Marburg virus is transmitted among humans via direct contact with blood or infected bodily secretions, most often occurring while caring for infected individuals [9]. Although the risk of aerosol transmission is considered low, studies have demonstrated viral stability in aerosols, and it is both highly infectious and fatal in nonhuman primate studies of aerosol inoculation [9]. Furthermore, as viremia is common during the symptomatic phase, the Association for the Advancement of Blood and Biotherapies (AABB) and the European Centre for Disease Prevention and Control consider this virus a theoretical risk to the blood supply [10], [11]. In a non-human primate model, blood-borne virus was detectable within the first few days of inoculation, the timing of fever onset corresponded with the presence of detectable virus in blood via culture, and peak viremia titers reached 10^8 PFU/ml [12]. Extrapolating to humans, while viremia could certainly pose a risk to the blood supply if collected during infection, symptomatic donors are expected to be deferred through standard questions. However, the duration of viremia in human Marburg virus disease survivors and asymptomatic viremia are not well characterized, and although transfusion-transmission has not been reported, transmission via contact with blood has occurred in clinical cases [10], [11]. Further lending to this hypothetical, but poorly understood risk, Marburg virus can, at minimum, hide in “immune–privileged” sites, such as the testes or intraocular space, in human survivors and transmission through infected fluids (i.e., semen) has been documented up to 7 weeks after recovery [8]. Additionally, there is currently no FDA-licensed blood donor screening tests, and in the US, disease testing is only available at the US Centers for Disease Control (CDC) or the US Army Research Institute of Infectious Diseases (USAMRIID) [10]. Despite this, there are some jurisdictions, such as the California Department of Public Health, that are prepared to inquire about a history of blood transfusion for patients with concern for viral hemorrhagic fevers, including Marburg [13].

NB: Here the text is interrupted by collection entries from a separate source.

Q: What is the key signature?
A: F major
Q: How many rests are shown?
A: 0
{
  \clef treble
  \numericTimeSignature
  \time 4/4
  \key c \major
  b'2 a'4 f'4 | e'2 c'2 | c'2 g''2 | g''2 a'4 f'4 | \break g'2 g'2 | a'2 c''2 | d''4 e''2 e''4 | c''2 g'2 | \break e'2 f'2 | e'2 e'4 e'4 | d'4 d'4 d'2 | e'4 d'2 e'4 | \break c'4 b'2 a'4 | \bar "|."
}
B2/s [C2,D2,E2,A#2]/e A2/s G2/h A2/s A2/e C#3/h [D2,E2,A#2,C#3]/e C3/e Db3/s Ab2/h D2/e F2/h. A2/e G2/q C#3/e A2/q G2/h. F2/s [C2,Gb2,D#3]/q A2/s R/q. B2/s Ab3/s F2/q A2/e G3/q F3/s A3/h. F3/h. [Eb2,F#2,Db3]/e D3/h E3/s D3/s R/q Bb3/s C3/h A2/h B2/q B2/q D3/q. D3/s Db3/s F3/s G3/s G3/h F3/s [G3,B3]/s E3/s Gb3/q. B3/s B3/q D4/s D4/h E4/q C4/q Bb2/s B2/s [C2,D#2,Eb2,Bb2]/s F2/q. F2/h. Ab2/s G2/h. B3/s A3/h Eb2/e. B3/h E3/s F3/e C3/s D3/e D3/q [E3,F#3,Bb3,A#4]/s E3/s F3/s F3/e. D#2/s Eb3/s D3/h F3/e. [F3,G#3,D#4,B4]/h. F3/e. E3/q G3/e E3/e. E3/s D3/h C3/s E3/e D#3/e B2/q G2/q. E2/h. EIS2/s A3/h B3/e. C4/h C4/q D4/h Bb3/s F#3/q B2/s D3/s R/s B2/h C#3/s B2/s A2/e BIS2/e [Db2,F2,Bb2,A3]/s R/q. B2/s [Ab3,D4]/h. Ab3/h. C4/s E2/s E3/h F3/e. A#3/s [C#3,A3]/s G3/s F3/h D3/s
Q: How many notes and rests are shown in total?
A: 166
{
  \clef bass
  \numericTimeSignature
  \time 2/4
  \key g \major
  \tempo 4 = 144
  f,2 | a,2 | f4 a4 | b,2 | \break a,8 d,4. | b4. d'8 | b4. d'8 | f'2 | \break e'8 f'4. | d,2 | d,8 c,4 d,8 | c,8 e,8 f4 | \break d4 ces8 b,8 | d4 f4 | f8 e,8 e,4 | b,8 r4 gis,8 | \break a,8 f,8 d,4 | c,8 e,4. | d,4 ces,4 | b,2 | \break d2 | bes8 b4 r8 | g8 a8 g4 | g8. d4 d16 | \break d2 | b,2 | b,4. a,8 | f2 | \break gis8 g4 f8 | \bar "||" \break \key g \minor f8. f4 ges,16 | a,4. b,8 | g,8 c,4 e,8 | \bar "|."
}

It should be noted that internationally, pathogen-reduced platelets as well as solvent-detergent treated plasma are commonly utilized, with recent increases in implementation within the United States following FDA approval [14], [15]. To that end, one of the benefits of utilizing a pathogen-reduced blood product is inactivation of emerging infectious agents. Though clinical trials are ongoing, pathogen-reduced red blood cell products may become available soon [16], [17]. The healthcare and societal impact of these technologies cannot be overstated, though they may be inaccessible in resource-limited countries for many years.

Given these considerations and the small number of individuals infected/quarantined, the threat of the current Marburg virus outbreak in Ghana to the blood supply currently is minimal. However, as most infections result in severe bleeding, disseminated intravascular coagulation, shock, and multiorgan failure, the greater risk might not be from a donor perspective where deferrals or the risk of transfusion-transmission could limit the supply of blood, but instead from increased plasma and cryoprecipitate utilization if the outbreak were to expand. This is particularly important in resource-restricted countries where availability of fibrinogen and factor concentrates is significantly limited; thus, plasma and cryoprecipitate would be the cornerstone of supportive management to attempt to ameliorate the coagulopathies and hemorrhagic diathesis associated with this disease [18], further reducing an already constrained international blood inventory.

Though transfusion-transmitted cases have not been described [10], there are numerous issues surrounding a theoretical, large-scale Marburg virus outbreak with significant impact on the international blood supply. As recent history demonstrates, early recognition and familiarity with emerging pathogens are necessities for practicing transfusion medicine and microbiology staff.

Conflicts of Interest

The authors declare no conflicts of interest related to this manuscript.